Published in final edited form as: Nat Rev Cancer. 2011 Feb;11(2):123–134. doi: 10.1038/nrc3004

Figure 2. Molecular coordination between platelets and tumor cells supports metastasis from the blood stream.

Figure 2.

As platelets become activated, they undergo a shape change, increase their adhesiveness, release granules and microparticles, and perpetuate cohesion of heteroaggregates containing tumor cells, platelets and leukocytes.
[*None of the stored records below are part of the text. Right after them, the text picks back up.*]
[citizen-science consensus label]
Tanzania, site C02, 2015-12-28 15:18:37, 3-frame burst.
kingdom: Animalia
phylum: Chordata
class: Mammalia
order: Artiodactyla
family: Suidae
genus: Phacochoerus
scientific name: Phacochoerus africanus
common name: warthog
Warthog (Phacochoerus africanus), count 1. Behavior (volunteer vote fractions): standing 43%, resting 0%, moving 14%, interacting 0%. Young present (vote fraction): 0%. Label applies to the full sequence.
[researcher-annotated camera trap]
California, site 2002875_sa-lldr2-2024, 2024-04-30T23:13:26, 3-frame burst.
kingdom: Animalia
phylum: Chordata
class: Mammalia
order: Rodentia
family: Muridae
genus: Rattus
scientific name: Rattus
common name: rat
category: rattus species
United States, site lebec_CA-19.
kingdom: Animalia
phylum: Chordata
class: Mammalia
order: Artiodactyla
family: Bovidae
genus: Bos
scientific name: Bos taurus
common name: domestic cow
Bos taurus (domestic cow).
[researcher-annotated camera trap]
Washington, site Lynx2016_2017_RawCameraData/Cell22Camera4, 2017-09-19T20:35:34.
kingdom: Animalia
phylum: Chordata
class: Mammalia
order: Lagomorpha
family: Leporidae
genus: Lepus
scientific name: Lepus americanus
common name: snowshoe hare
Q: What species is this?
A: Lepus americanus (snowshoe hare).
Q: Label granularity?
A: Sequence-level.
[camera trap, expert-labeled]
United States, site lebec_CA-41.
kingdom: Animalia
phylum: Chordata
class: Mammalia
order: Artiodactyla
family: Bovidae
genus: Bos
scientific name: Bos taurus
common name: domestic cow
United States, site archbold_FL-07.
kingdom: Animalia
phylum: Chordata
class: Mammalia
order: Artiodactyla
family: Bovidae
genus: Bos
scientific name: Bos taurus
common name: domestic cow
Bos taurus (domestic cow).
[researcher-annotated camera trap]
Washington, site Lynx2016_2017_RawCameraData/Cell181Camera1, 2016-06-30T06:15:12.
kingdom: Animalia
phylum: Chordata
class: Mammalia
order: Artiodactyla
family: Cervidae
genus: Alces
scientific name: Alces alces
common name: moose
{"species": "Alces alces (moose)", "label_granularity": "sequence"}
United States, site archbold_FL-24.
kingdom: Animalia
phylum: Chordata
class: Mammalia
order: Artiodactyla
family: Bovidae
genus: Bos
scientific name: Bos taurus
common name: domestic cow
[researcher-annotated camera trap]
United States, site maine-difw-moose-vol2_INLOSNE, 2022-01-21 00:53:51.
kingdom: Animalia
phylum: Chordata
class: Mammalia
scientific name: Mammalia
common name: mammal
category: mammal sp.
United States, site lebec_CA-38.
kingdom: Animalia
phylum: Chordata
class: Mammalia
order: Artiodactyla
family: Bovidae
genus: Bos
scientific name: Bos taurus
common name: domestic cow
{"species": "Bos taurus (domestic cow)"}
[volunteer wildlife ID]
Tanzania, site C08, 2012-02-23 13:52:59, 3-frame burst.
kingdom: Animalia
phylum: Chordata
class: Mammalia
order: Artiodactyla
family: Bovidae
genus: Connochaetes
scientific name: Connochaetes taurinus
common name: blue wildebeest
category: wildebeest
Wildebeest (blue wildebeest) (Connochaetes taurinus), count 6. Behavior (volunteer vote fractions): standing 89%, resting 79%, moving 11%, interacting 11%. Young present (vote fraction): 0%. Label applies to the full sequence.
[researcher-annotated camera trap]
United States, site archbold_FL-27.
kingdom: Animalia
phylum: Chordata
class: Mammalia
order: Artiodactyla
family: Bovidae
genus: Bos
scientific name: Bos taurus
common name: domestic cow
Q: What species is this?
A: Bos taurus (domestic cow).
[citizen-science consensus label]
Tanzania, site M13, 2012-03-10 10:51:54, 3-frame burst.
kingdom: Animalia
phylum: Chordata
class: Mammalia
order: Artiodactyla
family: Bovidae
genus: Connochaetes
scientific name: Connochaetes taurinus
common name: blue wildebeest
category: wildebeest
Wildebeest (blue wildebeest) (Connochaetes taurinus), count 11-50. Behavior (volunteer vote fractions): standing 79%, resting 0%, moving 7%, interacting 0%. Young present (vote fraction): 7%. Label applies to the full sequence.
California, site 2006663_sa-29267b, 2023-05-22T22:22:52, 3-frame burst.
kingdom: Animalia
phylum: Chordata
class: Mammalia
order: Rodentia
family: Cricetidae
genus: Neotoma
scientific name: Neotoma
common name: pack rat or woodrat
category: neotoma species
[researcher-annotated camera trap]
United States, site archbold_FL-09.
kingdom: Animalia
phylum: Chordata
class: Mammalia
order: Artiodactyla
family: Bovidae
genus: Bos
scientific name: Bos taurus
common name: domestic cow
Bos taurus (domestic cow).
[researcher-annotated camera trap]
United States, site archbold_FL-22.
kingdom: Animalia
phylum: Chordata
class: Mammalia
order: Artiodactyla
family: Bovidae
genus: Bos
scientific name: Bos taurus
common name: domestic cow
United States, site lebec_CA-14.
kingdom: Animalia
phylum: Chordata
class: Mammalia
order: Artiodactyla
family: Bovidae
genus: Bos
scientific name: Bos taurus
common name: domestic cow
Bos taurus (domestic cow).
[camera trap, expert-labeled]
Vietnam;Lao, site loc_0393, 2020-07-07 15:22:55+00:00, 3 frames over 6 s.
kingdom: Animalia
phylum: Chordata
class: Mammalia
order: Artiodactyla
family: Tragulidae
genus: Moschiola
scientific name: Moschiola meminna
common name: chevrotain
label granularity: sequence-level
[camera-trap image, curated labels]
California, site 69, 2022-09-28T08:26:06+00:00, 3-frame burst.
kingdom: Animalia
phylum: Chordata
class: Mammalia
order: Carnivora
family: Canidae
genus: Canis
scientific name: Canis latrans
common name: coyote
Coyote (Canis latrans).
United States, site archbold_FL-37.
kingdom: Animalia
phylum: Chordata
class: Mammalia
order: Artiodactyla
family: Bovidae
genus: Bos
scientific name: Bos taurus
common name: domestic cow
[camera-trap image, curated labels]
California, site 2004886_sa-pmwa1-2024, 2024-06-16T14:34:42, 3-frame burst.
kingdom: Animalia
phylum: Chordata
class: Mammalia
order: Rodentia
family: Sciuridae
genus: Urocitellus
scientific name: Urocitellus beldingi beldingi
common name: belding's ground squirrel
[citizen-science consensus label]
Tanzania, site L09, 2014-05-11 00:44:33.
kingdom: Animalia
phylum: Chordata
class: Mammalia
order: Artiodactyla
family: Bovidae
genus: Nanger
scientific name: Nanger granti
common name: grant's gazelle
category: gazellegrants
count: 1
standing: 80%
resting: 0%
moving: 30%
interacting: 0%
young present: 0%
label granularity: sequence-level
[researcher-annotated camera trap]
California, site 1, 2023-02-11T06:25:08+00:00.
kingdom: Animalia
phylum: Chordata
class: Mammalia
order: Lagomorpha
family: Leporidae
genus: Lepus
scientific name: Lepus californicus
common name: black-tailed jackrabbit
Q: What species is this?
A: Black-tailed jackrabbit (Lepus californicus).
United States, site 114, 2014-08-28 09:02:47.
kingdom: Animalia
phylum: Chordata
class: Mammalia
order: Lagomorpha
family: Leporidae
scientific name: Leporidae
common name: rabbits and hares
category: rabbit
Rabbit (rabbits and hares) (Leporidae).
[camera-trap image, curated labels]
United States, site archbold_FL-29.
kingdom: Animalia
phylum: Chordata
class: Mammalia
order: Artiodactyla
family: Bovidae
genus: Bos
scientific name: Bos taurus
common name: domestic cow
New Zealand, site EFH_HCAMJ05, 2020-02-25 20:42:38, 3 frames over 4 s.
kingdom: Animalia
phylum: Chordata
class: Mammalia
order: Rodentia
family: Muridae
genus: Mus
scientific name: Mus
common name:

Platelet granules contain growth factors, chemokines, and proteases. Cohesion: Circulating tumor cells can interact with activated platelets and leukocytes, and form heteroaggregates that support attachment to the endothelium and thereby contribute to metastasis. Coagulation: Platelet-initiated coagulation steps can activate receptors on tumor cells (e.g. PAR1/2) and promote release of tissue factor that further enhances procoagulant activity. Adhesion: Initial, transient adhesion involving selectins, mucins, CD44, and other sialyl Lewis X/A containing glycoconjugates is followed by firm attachment mediated by integrins and intercellular cell adhesion molecules. Immune evasion: Multivalent plasma proteins form intercellular bridges, and activated platelets and fibrin(ogen) protect tumor cells from natural killer cell lysis during hematogenous metastasis. Coincidently, tissue factor and FVIIa activate thrombin to cleave protease-activated receptors on platelets and tumor cells to promote invasion and metastasis. GP (Glycoprotein), PAR (Protease-activated receptor), ICAM (Intercellular adhesion molecule, ICAM-1), VCAM (Vascular cell adhesion molecule, VCAM-1), PSGL1 (P-selectin-glycoprotein ligand 1), sLex/a (Sialyl Lewis X/A antigens), VWF (Von Willebrand factor).